▸ Data to process

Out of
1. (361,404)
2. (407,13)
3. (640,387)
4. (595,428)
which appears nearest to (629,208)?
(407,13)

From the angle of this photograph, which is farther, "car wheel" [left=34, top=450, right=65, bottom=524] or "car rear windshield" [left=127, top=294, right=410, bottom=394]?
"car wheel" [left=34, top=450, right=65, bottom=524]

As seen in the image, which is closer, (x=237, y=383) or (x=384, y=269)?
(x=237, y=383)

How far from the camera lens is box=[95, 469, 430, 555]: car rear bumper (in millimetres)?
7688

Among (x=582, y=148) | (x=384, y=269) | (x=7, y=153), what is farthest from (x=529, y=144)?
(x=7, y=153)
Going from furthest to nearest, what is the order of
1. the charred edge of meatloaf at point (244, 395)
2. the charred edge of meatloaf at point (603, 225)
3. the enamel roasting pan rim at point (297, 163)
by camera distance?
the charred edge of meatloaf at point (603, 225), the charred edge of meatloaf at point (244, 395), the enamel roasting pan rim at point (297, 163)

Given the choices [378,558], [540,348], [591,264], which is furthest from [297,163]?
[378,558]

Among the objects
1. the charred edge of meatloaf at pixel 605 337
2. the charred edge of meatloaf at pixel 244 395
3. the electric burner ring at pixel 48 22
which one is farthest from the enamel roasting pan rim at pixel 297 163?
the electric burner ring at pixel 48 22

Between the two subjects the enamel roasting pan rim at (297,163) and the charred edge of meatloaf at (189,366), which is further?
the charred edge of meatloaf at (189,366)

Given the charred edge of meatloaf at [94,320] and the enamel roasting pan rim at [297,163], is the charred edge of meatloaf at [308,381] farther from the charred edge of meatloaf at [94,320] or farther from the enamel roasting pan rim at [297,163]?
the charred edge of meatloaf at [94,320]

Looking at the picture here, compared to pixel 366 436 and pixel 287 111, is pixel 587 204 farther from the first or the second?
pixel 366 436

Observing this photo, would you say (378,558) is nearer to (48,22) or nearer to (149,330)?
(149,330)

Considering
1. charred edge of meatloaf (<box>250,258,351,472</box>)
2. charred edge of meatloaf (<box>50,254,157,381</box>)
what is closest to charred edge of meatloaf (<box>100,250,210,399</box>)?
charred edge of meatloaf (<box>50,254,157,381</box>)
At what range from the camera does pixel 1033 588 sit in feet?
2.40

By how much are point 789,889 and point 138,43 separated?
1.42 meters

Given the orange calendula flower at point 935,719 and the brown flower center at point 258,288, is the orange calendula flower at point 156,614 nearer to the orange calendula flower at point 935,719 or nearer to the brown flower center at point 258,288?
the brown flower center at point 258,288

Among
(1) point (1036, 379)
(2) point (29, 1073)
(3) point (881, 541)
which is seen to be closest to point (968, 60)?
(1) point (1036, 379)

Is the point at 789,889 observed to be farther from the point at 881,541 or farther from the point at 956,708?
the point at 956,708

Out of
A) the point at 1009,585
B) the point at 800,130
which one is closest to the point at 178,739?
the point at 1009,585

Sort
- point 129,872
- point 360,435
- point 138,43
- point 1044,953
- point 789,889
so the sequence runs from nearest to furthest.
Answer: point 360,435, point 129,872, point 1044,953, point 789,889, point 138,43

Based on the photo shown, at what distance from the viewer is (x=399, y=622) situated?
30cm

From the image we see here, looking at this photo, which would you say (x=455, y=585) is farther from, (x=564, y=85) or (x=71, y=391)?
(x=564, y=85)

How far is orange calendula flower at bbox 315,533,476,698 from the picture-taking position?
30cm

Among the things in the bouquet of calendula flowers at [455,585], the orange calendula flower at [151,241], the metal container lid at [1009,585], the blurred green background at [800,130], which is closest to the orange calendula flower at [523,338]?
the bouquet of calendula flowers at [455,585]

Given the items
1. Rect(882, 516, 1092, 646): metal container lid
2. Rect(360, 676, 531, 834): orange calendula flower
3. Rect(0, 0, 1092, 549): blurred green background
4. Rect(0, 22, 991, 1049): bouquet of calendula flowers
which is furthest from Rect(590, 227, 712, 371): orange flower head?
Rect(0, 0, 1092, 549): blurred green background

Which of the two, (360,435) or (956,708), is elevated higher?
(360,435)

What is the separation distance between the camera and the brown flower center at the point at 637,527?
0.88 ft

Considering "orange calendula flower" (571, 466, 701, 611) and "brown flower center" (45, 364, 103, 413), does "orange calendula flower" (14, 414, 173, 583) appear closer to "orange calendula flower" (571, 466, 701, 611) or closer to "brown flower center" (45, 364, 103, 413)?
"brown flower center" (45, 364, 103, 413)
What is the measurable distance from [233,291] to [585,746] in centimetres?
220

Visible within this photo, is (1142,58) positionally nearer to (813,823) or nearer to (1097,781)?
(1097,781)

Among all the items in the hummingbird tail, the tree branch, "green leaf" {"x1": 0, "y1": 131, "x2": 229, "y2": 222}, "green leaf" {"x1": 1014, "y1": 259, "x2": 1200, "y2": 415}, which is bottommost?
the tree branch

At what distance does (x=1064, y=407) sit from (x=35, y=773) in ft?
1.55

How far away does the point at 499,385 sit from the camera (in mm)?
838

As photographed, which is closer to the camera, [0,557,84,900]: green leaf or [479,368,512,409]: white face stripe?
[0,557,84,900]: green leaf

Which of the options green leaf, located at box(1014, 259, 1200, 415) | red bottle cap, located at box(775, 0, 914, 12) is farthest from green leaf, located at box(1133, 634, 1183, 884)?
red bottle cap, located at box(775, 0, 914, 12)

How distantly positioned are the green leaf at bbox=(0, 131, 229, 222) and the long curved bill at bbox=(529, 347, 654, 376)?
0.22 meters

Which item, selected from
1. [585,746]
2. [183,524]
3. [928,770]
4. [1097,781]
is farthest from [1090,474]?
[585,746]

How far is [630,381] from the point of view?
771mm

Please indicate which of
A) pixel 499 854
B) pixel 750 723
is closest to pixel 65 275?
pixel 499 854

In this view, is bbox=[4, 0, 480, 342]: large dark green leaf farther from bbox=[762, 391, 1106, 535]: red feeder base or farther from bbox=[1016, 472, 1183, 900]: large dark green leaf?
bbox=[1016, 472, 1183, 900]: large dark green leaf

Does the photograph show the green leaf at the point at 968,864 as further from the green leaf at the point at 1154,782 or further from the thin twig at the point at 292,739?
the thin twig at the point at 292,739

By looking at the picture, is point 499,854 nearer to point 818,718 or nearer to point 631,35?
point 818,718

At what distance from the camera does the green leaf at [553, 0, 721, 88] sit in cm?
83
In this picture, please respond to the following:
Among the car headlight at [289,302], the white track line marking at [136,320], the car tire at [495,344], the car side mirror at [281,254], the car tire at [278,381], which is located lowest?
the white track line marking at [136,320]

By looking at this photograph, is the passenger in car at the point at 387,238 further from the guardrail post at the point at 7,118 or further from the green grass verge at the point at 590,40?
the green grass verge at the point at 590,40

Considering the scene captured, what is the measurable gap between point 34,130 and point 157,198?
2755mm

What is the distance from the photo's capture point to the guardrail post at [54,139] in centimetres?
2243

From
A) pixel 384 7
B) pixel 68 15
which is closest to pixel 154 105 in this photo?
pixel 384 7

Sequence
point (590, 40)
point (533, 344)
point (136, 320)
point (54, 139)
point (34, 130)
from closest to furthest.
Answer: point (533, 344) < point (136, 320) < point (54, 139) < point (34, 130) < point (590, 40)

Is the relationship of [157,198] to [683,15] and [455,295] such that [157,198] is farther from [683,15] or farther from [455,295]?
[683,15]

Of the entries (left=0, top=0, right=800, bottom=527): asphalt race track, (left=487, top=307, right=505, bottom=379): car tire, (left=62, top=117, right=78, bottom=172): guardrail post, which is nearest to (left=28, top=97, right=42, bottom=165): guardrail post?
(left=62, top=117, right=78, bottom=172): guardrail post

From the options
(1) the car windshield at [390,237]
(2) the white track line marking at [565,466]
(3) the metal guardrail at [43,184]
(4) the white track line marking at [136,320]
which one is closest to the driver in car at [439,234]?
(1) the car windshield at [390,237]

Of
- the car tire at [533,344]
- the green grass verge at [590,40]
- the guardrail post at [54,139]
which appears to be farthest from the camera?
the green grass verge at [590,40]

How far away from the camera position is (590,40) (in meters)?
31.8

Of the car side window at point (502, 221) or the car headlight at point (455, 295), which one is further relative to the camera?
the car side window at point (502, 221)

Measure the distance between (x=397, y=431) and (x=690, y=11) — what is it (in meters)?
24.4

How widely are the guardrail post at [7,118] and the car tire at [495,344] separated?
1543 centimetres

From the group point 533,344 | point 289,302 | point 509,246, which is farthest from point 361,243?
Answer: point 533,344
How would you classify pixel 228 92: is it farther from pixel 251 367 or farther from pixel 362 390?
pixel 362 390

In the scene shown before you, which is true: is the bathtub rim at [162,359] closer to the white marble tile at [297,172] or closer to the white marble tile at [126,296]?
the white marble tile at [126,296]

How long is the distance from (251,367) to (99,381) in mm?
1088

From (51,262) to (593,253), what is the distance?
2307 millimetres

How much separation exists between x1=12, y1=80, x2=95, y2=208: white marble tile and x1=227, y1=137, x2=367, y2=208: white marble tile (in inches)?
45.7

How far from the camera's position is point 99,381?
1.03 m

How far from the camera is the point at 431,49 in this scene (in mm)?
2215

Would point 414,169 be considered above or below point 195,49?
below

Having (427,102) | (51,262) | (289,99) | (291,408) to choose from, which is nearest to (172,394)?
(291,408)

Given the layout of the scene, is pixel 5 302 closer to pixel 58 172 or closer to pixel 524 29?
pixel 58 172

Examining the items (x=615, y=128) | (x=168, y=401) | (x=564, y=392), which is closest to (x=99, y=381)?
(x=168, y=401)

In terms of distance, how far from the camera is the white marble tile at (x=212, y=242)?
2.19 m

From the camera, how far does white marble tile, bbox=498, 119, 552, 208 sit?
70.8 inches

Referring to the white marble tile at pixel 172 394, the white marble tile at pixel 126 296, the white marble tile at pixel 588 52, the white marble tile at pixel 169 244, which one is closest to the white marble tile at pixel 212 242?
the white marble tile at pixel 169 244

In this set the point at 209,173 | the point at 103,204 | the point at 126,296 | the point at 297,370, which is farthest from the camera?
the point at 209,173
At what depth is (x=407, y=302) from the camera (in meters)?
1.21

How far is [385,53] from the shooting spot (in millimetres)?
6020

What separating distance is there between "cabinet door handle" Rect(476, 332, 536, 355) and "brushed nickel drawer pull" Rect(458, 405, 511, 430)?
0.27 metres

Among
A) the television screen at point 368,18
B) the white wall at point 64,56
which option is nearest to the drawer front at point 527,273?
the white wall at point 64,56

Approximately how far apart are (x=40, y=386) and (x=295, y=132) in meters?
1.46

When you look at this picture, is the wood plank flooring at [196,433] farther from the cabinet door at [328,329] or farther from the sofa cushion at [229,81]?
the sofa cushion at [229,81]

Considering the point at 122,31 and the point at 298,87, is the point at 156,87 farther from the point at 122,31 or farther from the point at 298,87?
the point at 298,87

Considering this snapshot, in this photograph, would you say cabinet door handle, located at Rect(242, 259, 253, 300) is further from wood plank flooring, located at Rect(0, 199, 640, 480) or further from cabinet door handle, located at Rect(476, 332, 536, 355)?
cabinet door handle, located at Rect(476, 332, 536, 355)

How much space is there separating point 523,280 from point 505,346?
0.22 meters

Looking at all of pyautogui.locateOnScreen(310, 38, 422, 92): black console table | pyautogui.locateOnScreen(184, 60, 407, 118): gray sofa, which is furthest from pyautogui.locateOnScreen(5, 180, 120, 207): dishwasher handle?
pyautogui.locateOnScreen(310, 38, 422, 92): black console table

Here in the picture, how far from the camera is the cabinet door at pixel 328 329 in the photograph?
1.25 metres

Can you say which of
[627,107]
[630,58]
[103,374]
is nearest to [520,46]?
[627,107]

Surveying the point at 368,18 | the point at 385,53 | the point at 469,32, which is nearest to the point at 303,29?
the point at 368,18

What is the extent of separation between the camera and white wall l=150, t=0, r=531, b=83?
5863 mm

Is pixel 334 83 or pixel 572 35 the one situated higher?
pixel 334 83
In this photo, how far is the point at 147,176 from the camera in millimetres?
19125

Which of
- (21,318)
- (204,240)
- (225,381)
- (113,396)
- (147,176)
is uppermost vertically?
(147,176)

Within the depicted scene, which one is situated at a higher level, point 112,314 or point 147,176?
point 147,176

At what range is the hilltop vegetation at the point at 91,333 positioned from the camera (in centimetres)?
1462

▸ Given task
Copy out the lines between the one holding "Of the car side" and the one holding "70.8 inches", inclusive, word for word as they appear.

▸ Solved exercise
Of the car side window at point (502, 221) or the car headlight at point (455, 295), which one is further relative to the camera?
the car side window at point (502, 221)

Measure the distance between (x=397, y=431) and (x=690, y=11) — what is it (in meters)?
24.4

How widely are the guardrail post at [7,118] and the car tire at [495,344] separated?
1543 centimetres

From the group point 533,344 | point 289,302 | point 509,246, which is farthest from point 361,243?
Answer: point 533,344
How would you classify pixel 228 92: is it farther from pixel 251 367 or farther from pixel 362 390?
pixel 362 390

In the scene shown before you, which is true: is the bathtub rim at [162,359] closer to the white marble tile at [297,172] or closer to the white marble tile at [126,296]?
the white marble tile at [126,296]

How long is the distance from (251,367) to (99,381) in mm?
1088

From (51,262) to (593,253), what is the distance?
2307 millimetres

How much separation exists between x1=12, y1=80, x2=95, y2=208: white marble tile and x1=227, y1=137, x2=367, y2=208: white marble tile (in inches)?
45.7

How far from the camera's position is point 99,381?
1.03 m

How far from the camera is the point at 431,49 in this scene (in mm)?
2215

Would point 414,169 be considered above or below point 195,49?
below

Having (427,102) | (51,262) | (289,99) | (291,408) to choose from, which is nearest to (172,394)?
(291,408)

Given the layout of the scene, is pixel 5 302 closer to pixel 58 172 or closer to pixel 524 29?
pixel 58 172

Examining the items (x=615, y=128) | (x=168, y=401) | (x=564, y=392), which is closest to (x=99, y=381)?
(x=168, y=401)

In terms of distance, how far from the camera is the white marble tile at (x=212, y=242)?
2.19 m

From the camera, how far does white marble tile, bbox=498, 119, 552, 208 sit?
70.8 inches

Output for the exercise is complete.